- [Work to do]
Output the lines running from the one that contains "Analyzing this scene, how" through the last of the lines, both ends included. Leave the pictures out.

- [Input rows]
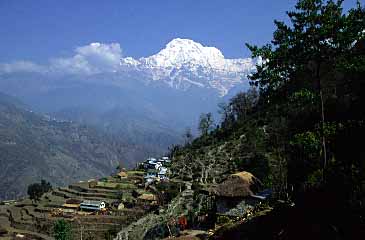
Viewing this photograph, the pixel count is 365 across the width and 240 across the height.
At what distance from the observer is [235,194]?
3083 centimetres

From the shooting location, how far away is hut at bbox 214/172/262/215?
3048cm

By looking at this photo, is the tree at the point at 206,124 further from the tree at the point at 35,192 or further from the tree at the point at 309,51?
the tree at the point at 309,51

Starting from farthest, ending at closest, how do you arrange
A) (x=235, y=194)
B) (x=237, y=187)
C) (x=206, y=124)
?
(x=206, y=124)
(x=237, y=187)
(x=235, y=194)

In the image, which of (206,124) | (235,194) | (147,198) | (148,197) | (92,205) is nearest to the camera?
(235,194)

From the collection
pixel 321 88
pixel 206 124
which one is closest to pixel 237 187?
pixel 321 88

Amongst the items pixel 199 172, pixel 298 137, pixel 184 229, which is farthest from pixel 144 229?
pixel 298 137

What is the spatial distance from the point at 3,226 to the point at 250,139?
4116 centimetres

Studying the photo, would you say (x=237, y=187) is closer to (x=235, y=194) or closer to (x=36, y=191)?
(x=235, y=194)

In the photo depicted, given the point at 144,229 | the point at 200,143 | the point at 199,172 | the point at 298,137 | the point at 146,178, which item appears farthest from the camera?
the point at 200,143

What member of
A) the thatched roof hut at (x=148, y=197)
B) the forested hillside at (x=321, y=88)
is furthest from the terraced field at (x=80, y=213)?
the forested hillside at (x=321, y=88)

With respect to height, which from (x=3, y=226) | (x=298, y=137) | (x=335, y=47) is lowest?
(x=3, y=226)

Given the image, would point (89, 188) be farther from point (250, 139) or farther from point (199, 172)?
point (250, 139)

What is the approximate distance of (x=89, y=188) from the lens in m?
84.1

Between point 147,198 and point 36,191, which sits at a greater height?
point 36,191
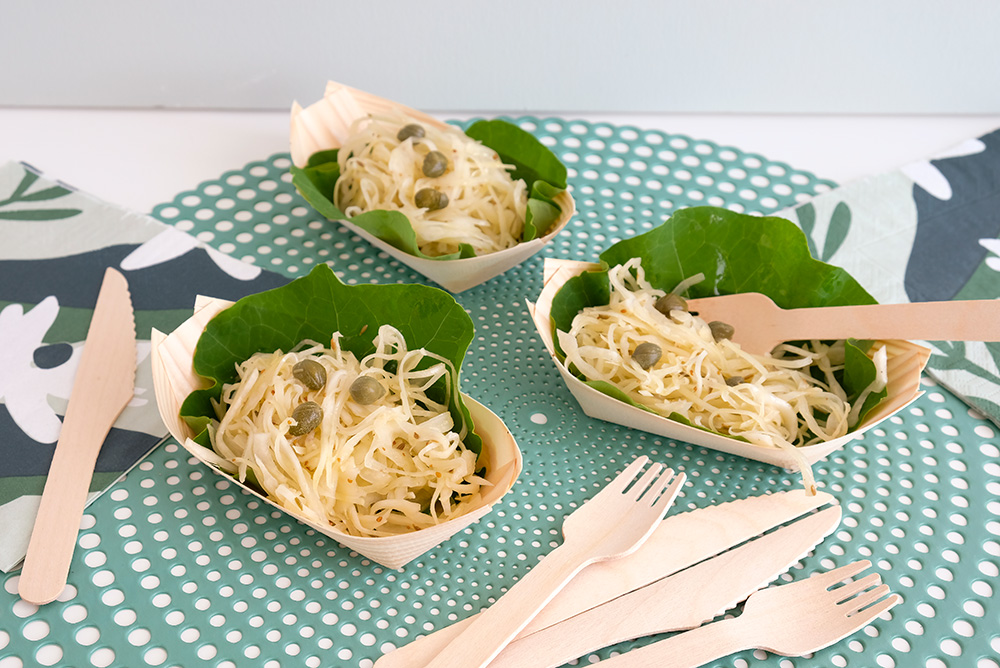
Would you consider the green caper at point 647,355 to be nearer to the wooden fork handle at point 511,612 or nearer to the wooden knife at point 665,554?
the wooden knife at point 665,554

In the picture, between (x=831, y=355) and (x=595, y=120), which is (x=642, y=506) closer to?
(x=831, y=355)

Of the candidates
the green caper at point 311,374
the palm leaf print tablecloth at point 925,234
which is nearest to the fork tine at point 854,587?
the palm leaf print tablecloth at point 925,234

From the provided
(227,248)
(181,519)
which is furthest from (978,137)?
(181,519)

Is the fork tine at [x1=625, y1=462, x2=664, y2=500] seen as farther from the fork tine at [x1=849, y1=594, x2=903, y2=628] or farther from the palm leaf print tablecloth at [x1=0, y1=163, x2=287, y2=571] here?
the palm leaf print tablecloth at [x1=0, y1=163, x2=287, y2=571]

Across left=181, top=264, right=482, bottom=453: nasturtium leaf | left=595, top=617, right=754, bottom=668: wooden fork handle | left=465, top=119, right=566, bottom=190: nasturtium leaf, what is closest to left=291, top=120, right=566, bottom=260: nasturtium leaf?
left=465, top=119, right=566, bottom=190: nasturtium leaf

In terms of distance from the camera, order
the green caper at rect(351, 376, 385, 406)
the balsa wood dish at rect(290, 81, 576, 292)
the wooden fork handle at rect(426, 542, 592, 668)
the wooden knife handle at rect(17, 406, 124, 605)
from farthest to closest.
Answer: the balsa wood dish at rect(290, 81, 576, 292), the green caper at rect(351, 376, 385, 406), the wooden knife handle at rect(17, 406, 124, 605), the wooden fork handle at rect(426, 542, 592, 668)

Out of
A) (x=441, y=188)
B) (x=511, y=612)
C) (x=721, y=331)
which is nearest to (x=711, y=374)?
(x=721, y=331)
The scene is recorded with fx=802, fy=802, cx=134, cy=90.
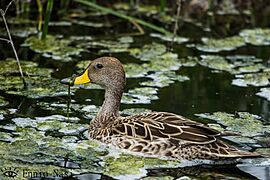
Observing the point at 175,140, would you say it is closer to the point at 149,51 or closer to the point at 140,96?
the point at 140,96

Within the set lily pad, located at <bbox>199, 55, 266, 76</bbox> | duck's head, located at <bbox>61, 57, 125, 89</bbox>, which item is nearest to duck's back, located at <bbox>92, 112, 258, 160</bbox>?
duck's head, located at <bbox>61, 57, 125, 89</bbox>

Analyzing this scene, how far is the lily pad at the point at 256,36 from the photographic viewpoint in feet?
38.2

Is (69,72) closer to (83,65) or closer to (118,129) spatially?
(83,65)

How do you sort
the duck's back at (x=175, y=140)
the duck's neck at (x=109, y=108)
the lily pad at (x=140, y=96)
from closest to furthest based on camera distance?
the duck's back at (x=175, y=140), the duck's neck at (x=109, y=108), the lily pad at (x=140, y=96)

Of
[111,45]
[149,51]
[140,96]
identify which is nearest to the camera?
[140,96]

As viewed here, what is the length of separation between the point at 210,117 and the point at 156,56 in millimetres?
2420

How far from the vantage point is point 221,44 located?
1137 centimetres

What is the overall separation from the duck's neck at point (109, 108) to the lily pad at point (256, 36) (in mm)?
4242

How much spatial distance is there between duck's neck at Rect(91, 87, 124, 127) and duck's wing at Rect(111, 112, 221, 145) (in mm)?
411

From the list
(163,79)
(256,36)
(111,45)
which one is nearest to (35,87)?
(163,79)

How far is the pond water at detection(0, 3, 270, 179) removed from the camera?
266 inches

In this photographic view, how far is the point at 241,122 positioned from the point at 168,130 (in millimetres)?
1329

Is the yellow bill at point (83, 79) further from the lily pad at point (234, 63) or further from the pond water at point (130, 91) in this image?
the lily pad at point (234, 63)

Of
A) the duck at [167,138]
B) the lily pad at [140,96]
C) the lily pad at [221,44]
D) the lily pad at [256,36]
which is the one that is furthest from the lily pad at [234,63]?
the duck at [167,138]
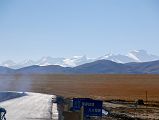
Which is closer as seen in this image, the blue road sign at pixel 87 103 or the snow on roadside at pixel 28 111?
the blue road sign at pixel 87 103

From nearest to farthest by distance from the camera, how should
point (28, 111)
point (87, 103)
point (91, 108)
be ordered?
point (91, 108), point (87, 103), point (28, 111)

- [Result of the task]
Analyzing this scene, how far is the lily pad at the point at 256,36 from the photographic viewpoint in feet?
38.2

Is (69,72) closer to (83,65) or closer to (118,129) spatially?
(83,65)

How do you sort
the duck's back at (x=175, y=140)
the duck's neck at (x=109, y=108)
the lily pad at (x=140, y=96)
from closest to furthest based on camera distance?
the duck's back at (x=175, y=140), the duck's neck at (x=109, y=108), the lily pad at (x=140, y=96)

Of
[111,45]
[149,51]
[140,96]
identify which is nearest to the camera?
[140,96]

As viewed here, what is the length of separation between the point at 210,117 and the point at 156,56 in millimetres?
2420

How far from the vantage point is point 221,44 located?
1137 centimetres

What is the overall separation from the duck's neck at point (109, 108) to the lily pad at point (256, 36) (in mm)?
4242

How much spatial distance is there between duck's neck at Rect(91, 87, 124, 127) and duck's wing at Rect(111, 112, 221, 145) (in mm)?
411

From the list
(163,79)
(256,36)
(111,45)
which one is nearest to (35,87)?
(163,79)

How far is the pond water at detection(0, 3, 270, 179) removed from the camera?
266 inches

In this photographic view, how far is the point at 241,122 positioned from the point at 168,130 (in millimetres)?
1329

Is the yellow bill at point (83, 79) further from the lily pad at point (234, 63) or further from the pond water at point (130, 91) in this image?
the lily pad at point (234, 63)

Of
A) the duck at [167,138]
B) the lily pad at [140,96]
C) the lily pad at [221,44]
D) the lily pad at [256,36]
which is the one that is furthest from the lily pad at [234,63]?
the duck at [167,138]
Which is closer as seen in this image, the blue road sign at pixel 87 103 or the snow on roadside at pixel 28 111?
the blue road sign at pixel 87 103

From nearest to farthest by distance from the camera, how should
point (28, 111)
point (87, 103)
point (91, 108)
be ordered?
point (91, 108), point (87, 103), point (28, 111)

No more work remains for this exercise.